If you work for a company that wants stability and reliability, and real manageability... then Cisco isn't going to cut it.
I'm a CCIE and under pressure from management to find "anything but Cisco" to escape the bug-riddled nonsense Cisco pushes these days... I chose another vendor. Two of them actually.
I like routers that don't crash when you look at them. I like new software releases that don't cause your router to crash when you add a NAT entry or redistribute EIGRP into BGP.
Cisco is on the decline folks. They don't care about routers and switches anymore. Pretty soon other vendors will reign supreme in the R/S market and Cisco will be just a nice looking video teleconferencing company.
Sorry you are having such trouble...
So you redistribute your EIGRP into your BGP? Ouch! iBGP or eBGP? Just curious?
Look Cisco is, was, and will be about marketing and marketing to make a profit. This is likely not going to change any time.
R/S is about intelligence in RS and that's about all there is to that. Others shove packets out at better rates of performance but if you need those packets to do more than just march off to Rome... You need Cisco. And this is pretty much non-negotiable.
Anyway, I've managed and configured a lot of Cisco equipment by now and I've consistently had a good luck with Cisco equipment.

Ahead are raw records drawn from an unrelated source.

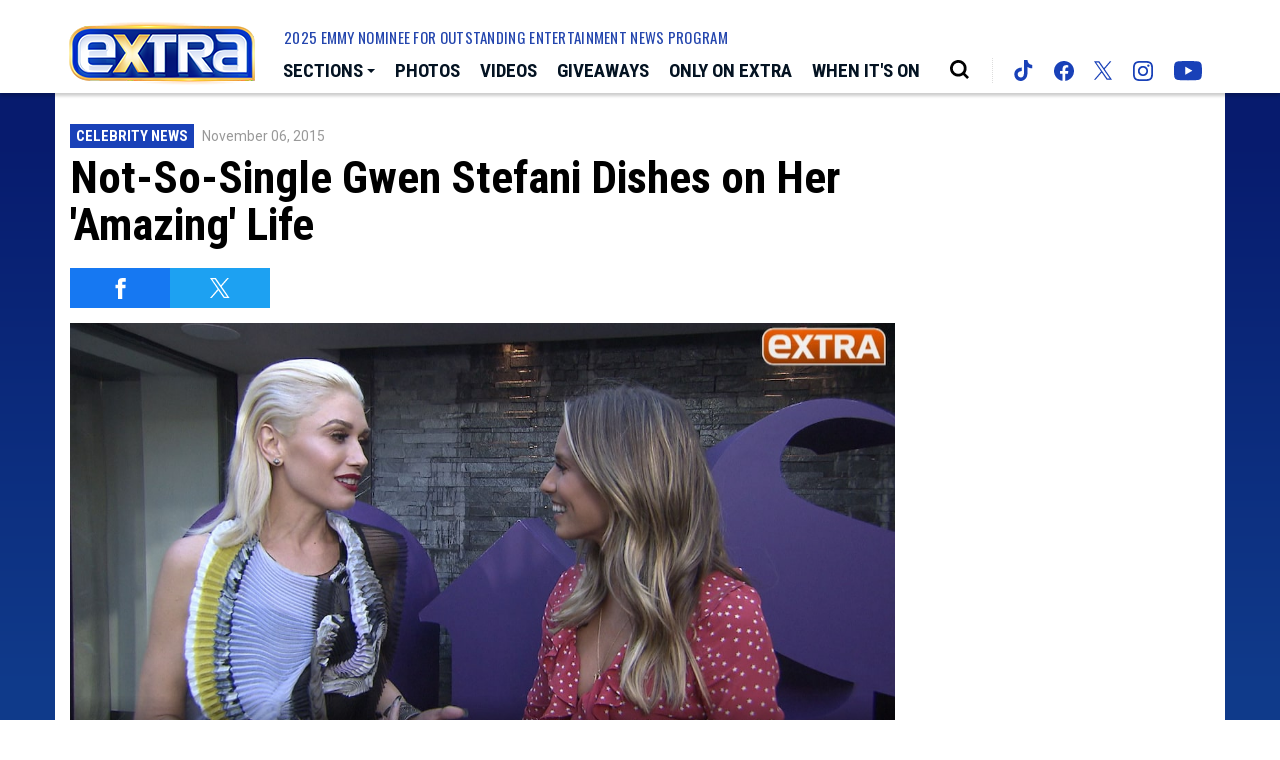

--- FILE ---
content_type: text/html; charset=utf-8
request_url: https://www.google.com/recaptcha/api2/aframe
body_size: 267
content:
<!DOCTYPE HTML><html><head><meta http-equiv="content-type" content="text/html; charset=UTF-8"></head><body><script nonce="ZdYem_5uzA7rrMGQhH0mTg">/** Anti-fraud and anti-abuse applications only. See google.com/recaptcha */ try{var clients={'sodar':'https://pagead2.googlesyndication.com/pagead/sodar?'};window.addEventListener("message",function(a){try{if(a.source===window.parent){var b=JSON.parse(a.data);var c=clients[b['id']];if(c){var d=document.createElement('img');d.src=c+b['params']+'&rc='+(localStorage.getItem("rc::a")?sessionStorage.getItem("rc::b"):"");window.document.body.appendChild(d);sessionStorage.setItem("rc::e",parseInt(sessionStorage.getItem("rc::e")||0)+1);localStorage.setItem("rc::h",'1768730345905');}}}catch(b){}});window.parent.postMessage("_grecaptcha_ready", "*");}catch(b){}</script></body></html>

Not to say I've not seen bugs or experienced spurious issues from time to time.
With that said, a good experience with Cisco equipment and IOS is usually coupled with good configuration and sticking to leading or best practices.
And with that said, I've worked on networks designed and configured by Cisco Gold Partners who really would not ever publish their work publicly for the manner it was configured.
So be careful to consider what the IOS "CAN and CANNOT DO" and more importantly what it really should do when configured by one professing to be an expert with the IOS.